Yapmanız Gerekenler
a: Sayfa alıntısında dereotunun fiyatı kaç lira olarak veriliyor?
b: Sayfa alıntısında "FRENİ BOŞALMIŞ…" ile başlayıp "yaşasaydı ne derdi?" ifadesine kadar süren bölümü aynen yazıya geçiriniz.

Sayfa Alıntısı

________________________

FRENİ BOŞALMIŞ…

İlhan Selçuk, bilmiyoruz hangi tarihli yazısında şöyle demişti: “Bu dönemde önemli olan aklımızı korumaktır. Aklımızı koruyalım… Öyle bir yere geldik ki artık aklımızı bile korumakta zorluk çekiyoruz.”
Şimdi yaşasaydı ne derdi?
Muhtemelen “aklımızı kaybettik”
Veya “çıldırdık”
Gün geçmiyor ki saç baş yolduran açıklamalar, olaylar, felaketler, bile bile yapılan hatalar gündemi meşgul etmesin.
Hangi birine bakacaksınız.
Bu kadar saçma sapan olayın içine düşmüşken yetkililerin yaptığı açıklamalar ise “liyakat” diye mırıldamaktan öteye götürmüyor her birimizi…
Ekonomiyi ışıldayan gözlere bağlamak…
14 lira olan dereotuna karşı çiftçiye ve toprağa sarılacağımıza sadece “bu sıkıntılar geçecek” demek..

________________________

(Sahne soru kayıtları)
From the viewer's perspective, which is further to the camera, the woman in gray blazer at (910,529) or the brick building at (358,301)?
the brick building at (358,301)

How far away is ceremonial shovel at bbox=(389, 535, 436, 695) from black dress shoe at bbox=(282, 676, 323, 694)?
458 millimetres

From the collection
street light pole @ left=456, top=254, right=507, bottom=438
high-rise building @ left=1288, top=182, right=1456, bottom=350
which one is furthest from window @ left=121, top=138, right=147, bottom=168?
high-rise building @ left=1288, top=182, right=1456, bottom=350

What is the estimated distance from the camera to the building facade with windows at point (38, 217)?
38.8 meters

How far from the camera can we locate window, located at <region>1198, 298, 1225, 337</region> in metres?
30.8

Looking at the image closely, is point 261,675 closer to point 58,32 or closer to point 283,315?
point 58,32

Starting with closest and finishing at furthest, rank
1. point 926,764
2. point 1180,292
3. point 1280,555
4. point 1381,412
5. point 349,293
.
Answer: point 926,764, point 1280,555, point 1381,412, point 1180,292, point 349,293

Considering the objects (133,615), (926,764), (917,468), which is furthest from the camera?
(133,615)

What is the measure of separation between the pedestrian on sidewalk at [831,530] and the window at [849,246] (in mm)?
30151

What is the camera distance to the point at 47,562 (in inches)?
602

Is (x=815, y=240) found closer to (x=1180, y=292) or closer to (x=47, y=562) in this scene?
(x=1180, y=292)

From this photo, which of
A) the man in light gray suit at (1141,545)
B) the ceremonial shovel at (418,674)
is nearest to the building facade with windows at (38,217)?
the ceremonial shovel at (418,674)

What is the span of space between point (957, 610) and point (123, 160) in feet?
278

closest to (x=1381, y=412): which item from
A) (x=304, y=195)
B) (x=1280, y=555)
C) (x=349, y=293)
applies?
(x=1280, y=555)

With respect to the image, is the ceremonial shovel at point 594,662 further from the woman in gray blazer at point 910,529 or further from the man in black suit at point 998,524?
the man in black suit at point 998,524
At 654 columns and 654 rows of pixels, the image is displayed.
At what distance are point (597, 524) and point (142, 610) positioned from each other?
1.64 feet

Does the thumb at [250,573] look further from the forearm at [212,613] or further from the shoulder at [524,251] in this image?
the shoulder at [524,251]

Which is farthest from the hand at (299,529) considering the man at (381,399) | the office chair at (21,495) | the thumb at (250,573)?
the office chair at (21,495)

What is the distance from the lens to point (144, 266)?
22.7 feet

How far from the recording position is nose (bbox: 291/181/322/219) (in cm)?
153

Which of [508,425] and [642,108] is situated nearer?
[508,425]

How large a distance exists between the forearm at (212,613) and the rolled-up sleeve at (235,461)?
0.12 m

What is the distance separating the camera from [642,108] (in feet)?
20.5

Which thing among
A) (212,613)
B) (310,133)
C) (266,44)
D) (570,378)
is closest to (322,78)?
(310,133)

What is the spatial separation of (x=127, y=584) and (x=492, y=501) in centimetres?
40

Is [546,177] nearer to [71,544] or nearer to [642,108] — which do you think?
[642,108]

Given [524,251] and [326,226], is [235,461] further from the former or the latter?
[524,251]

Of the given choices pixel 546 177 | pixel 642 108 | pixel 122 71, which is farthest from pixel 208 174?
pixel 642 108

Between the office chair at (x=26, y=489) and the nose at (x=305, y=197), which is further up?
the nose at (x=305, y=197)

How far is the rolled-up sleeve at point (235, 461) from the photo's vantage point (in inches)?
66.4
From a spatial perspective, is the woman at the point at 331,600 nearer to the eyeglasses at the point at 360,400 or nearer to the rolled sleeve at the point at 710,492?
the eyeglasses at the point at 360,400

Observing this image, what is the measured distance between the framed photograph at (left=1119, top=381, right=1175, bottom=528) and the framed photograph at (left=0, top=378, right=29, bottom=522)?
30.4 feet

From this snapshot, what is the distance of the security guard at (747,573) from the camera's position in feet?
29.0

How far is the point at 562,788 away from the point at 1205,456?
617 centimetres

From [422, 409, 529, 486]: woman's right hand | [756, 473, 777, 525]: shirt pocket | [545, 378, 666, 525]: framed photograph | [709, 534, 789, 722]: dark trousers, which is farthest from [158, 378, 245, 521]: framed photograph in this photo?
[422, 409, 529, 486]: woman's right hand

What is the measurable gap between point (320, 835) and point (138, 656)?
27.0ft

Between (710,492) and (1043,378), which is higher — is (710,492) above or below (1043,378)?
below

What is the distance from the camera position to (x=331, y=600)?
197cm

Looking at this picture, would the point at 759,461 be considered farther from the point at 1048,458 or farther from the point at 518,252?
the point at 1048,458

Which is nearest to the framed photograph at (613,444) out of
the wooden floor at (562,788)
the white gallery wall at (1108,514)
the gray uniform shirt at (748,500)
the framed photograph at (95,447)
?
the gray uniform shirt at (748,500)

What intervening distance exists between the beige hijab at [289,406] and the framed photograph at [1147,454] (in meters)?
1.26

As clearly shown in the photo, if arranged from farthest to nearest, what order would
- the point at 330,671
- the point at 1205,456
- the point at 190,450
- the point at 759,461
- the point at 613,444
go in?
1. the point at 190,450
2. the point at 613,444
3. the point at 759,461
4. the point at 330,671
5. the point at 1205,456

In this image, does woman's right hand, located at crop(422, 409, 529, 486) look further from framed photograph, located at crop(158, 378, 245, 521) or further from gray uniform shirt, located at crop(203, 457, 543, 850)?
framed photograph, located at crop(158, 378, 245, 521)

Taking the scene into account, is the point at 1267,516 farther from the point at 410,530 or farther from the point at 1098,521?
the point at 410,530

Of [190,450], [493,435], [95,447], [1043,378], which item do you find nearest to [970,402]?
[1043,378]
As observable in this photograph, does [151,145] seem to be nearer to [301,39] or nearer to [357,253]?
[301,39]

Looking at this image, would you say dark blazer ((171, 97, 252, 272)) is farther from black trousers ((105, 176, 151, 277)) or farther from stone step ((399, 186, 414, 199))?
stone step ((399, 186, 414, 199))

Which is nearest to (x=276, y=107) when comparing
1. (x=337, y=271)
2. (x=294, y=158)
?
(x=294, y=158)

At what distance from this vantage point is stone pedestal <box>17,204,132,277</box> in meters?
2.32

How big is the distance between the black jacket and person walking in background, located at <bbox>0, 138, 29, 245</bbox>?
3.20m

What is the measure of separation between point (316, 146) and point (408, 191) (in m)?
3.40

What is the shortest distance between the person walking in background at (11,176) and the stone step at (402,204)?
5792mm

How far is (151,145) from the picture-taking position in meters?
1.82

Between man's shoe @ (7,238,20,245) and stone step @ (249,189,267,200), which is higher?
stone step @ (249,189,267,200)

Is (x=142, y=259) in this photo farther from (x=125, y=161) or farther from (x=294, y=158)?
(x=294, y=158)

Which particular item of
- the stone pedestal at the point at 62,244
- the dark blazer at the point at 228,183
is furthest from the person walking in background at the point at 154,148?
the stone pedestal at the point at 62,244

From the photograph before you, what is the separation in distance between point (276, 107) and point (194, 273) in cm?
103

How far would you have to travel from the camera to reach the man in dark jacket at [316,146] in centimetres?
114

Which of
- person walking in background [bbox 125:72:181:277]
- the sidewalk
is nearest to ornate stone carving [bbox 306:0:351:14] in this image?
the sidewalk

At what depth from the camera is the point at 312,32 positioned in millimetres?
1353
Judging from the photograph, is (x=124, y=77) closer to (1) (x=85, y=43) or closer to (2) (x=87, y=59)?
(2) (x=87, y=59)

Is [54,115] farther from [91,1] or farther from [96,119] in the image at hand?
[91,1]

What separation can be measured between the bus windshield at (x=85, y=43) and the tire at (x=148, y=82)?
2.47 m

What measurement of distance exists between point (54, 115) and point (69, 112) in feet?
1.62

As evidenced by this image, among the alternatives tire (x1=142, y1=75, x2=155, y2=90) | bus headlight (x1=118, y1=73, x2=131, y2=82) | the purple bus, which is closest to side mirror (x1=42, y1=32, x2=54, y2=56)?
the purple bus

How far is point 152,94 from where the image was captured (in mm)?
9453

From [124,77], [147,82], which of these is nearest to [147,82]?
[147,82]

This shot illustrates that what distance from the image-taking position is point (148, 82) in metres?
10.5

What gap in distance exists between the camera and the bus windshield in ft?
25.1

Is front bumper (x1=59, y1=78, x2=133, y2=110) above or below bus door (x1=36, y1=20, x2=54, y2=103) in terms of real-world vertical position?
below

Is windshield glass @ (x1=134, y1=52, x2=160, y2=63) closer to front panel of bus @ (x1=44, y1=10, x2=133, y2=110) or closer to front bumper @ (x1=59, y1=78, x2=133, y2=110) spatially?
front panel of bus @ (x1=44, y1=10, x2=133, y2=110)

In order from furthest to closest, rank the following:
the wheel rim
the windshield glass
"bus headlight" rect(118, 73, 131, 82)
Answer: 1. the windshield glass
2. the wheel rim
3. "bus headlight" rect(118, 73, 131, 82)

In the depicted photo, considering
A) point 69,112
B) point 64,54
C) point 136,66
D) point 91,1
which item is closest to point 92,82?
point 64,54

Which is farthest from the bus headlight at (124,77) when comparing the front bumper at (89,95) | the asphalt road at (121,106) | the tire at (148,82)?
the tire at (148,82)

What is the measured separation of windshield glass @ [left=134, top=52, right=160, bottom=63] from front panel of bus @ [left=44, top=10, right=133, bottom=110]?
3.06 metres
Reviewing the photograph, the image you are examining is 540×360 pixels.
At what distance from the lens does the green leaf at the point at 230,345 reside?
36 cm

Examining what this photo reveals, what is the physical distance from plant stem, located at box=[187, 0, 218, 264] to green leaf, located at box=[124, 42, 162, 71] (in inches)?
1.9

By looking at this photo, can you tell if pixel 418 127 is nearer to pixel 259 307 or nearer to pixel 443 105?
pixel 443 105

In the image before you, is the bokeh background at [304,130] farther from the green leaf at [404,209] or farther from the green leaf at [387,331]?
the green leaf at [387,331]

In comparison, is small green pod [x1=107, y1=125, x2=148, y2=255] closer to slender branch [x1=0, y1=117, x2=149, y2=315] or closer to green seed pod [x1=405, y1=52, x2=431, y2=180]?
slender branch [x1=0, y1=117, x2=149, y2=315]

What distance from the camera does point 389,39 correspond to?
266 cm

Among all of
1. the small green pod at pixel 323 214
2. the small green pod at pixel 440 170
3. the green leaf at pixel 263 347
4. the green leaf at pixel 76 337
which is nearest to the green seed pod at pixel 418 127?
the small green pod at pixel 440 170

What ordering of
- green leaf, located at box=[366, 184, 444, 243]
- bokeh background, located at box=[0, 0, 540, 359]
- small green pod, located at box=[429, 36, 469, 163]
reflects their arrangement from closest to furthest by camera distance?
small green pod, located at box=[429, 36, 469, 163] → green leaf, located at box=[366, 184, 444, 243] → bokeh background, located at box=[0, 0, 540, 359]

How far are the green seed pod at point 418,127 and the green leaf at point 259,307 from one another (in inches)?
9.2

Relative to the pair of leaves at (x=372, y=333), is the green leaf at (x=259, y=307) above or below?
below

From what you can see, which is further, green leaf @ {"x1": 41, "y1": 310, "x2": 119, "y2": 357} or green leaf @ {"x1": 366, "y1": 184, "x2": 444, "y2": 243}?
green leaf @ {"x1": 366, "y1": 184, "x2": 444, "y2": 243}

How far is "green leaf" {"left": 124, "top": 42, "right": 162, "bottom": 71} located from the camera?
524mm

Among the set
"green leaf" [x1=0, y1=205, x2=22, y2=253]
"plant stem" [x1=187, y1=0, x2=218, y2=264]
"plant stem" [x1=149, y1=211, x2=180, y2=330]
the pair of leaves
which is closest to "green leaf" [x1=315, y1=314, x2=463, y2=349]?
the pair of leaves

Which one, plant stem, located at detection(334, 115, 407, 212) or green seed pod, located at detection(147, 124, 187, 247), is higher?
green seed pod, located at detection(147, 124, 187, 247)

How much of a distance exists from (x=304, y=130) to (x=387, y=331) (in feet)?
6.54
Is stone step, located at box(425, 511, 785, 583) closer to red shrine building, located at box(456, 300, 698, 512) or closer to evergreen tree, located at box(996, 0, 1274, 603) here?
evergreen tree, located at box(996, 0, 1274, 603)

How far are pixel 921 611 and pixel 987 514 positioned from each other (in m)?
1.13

________________________

Alıştırma Cevapları
a: 14 lira

b:
FRENİ BOŞALMIŞ…

İlhan Selçuk, bilmiyoruz hangi tarihli yazısında şöyle demişti: “Bu dönemde önemli olan aklımızı korumaktır. Aklımızı koruyalım… Öyle bir yere geldik ki artık aklımızı bile korumakta zorluk çekiyoruz.”
Şimdi yaşasaydı ne derdi?